* _Provided passage_:
- - - -

I was so disgusted visiting my friend at a Best Buy that he worked at at their TV/OLED section that I made him get me the remotes for all their flagship big screen TVs and recalibrated the settings for each one manually. His manager even offered me a job, but I'm not working minimum wage at retail no way, lol. 

If 540p to 1080p DLSS can pass on a big screen display as acceptable, "Joe Fucking Average" gamer is going to be more than fine with that on a 8 inch screen, it's not even worth arguing. For a TV mode, once you give DLSS 720p pixels even, it can produce good visuals on very large displays. 

Keep in mind we are talking about a general public who don't even know what a damn real 4K image looks like most of the time. Most people don't understand that Netflix "4K" streams are dog shit bit rate, lower than even 1080p physical Blu-Ray and many PS5/XSX games aren't doing 4K native either.  Most people don't know native 4K from their ass.

Nintendo is going to be more than fine with DLSS from much lower resolutions, 99% of people are never going to know any better and think they are just playing native resolution. 

Last edited by Soundwave - on 12 January 2024

Soundwave said:

FSR is shit compared to DLSS too, DLSS provides a very clean looking image that most people are not going to be able to tell a big difference from actual native res and then add in on top of that you're getting basically free anti-aliasing, something current Switch games suffer from a lack of and it's just laughable to me that as a Switch 2 dev you'd want to brute force 4-8x the pixel count for no real big gain in visual fidelity. 540p to 1080p even is very, very acceptable and that's coming from me, I'm an image quality enthusiast. 

I was so disgusted visiting my friend at a Best Buy that he worked at at their TV/OLED section that I made him get me the remotes for all their flagship big screen TVs and recalibrated the settings for each one manually. His manager even offered me a job, but I'm not working minimum wage at retail no way, lol. 

If 540p to 1080p DLSS can pass on a big screen display as acceptable, "Joe Fucking Average" gamer is going to be more than fine with that on a 8 inch screen, it's not even worth arguing. For a TV mode, once you give DLSS 720p pixels even, it can produce good visuals on very large displays. 

Keep in mind we are talking about a general public who don't even know what a damn real 4K image looks like most of the time. Most people don't understand that Netflix "4K" streams are dog shit bit rate, lower than even 1080p physical Blu-Ray and many PS5/XSX games aren't doing 4K native either.  Most people don't know native 4K from their ass.

Nintendo is going to be more than fine with DLSS from much lower resolutions, 99% of people are never going to know any better and think they are just playing native resolution. 

I wouldn't necessarily call "FSR.. shit compared to DLSS." It is about a half-step below DLSS, in their current iterations. Ultra Quality FSR ~ Quality DLSS, Quality FSR ~ Balanced DLSS, etc. The advantage for the Switch 2 is that it can use either upscaling solution, so even if AMD did catch up and exceed Nvidia in certain instances, the Switch 2 can easily just use FSR too. So for those titles where DLSS is superior Switch 2 can use that, and for those where FSR is superior (assuming AMD catches up) then it can use that.

- - - -

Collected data
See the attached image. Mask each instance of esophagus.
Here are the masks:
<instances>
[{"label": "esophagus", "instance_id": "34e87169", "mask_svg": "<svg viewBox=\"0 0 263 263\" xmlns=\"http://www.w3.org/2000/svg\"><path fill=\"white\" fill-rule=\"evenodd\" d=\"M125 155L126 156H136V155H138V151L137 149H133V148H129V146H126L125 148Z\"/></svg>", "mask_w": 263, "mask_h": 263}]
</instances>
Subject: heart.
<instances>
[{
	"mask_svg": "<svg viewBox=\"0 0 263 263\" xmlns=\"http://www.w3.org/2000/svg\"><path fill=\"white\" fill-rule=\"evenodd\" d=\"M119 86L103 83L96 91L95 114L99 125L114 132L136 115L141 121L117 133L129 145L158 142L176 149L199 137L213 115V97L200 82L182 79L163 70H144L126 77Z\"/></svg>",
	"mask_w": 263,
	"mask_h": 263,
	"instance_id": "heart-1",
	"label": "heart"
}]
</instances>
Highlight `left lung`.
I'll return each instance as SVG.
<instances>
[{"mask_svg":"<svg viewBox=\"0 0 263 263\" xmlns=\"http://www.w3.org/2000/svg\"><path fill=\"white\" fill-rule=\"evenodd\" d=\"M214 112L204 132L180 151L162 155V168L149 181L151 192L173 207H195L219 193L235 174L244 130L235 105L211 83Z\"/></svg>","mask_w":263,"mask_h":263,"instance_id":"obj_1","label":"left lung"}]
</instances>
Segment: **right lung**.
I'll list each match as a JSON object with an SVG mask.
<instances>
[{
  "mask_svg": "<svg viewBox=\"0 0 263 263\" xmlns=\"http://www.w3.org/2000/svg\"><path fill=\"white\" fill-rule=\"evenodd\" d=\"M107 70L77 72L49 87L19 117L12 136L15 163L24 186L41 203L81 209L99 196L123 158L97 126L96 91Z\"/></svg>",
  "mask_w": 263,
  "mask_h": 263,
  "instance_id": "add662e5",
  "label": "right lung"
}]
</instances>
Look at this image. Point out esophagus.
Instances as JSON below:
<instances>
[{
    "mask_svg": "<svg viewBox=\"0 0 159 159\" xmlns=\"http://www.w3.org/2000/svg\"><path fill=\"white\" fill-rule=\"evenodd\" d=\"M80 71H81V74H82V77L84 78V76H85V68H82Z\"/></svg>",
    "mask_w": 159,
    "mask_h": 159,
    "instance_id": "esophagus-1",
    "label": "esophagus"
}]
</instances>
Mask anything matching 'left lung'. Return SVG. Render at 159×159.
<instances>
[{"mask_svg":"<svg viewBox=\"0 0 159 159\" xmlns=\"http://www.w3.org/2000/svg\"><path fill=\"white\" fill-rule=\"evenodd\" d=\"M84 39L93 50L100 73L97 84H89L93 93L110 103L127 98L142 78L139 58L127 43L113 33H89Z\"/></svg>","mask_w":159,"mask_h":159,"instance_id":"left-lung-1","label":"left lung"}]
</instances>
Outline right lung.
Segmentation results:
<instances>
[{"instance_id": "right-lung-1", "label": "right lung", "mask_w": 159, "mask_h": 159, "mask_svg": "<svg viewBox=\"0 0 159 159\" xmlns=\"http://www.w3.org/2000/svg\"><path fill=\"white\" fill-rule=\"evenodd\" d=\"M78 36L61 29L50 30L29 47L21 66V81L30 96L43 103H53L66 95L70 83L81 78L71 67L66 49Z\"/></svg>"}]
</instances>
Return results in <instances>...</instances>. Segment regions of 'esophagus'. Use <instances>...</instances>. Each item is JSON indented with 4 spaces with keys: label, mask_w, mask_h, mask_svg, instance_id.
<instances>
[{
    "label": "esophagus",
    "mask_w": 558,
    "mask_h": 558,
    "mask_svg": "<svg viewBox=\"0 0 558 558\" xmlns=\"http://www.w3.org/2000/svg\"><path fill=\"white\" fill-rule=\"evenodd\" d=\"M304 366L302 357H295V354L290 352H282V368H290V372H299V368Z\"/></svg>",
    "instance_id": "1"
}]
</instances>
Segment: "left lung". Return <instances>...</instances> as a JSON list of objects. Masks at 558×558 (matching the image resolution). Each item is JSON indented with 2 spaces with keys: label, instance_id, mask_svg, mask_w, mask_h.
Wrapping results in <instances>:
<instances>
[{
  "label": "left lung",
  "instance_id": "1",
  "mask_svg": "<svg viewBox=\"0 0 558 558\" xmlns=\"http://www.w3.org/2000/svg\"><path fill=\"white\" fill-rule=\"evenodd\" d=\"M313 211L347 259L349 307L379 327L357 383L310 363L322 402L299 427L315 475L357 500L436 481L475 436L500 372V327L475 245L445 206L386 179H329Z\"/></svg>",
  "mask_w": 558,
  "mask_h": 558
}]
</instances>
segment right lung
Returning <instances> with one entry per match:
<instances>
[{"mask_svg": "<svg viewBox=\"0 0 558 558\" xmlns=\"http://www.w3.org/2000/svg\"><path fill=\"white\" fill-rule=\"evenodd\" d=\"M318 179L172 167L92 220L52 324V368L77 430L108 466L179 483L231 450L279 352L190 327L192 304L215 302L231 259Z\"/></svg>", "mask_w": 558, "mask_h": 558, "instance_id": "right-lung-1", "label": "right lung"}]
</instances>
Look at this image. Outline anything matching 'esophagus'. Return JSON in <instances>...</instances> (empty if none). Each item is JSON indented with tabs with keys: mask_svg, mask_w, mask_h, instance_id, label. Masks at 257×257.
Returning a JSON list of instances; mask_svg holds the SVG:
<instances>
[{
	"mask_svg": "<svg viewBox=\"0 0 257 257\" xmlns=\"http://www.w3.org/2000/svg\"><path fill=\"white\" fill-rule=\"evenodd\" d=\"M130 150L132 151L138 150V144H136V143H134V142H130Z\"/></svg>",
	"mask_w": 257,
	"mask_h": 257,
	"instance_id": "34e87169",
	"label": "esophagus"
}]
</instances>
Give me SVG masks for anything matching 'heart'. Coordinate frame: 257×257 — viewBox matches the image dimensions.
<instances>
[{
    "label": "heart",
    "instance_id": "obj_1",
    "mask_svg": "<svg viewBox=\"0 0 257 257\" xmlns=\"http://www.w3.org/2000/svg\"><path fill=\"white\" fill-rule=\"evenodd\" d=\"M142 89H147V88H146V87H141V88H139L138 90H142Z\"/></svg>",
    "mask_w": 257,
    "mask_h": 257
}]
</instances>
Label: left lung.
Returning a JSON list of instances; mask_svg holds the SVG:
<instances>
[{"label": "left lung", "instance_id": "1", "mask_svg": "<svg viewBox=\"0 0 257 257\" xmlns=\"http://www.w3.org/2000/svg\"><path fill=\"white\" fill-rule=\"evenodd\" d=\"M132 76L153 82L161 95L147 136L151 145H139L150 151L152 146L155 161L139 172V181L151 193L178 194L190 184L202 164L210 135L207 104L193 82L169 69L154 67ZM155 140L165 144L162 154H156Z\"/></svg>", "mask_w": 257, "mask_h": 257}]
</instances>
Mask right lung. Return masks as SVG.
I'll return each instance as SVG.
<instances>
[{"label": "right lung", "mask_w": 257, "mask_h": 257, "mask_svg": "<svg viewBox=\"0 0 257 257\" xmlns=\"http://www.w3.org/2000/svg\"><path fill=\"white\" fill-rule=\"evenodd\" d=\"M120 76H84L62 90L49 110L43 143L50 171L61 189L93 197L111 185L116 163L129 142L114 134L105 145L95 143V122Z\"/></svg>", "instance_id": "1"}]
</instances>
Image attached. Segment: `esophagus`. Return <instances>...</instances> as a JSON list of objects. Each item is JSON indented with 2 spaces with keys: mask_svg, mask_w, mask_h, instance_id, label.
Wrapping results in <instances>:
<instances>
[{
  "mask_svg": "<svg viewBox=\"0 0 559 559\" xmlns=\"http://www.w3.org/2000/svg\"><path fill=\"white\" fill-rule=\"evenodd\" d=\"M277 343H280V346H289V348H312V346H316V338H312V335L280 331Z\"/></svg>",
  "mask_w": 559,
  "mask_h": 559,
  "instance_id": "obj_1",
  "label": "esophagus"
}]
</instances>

- - - -

* _Task goal_: Reproduce the part of the post on DLSS and FSR starting with "FSR is shit" and going on through "image quality enthusiast.", renaming "anti-aliasing" to "edge smoothing".

* _Completed task_:
FSR is shit compared to DLSS too, DLSS provides a very clean looking image that most people are not going to be able to tell a big difference from actual native res and then add in on top of that you're getting basically free edge smoothing, something current Switch games suffer from a lack of and it's just laughable to me that as a Switch 2 dev you'd want to brute force 4-8x the pixel count for no real big gain in visual fidelity. 540p to 1080p even is very, very acceptable and that's coming from me, I'm an image quality enthusiast.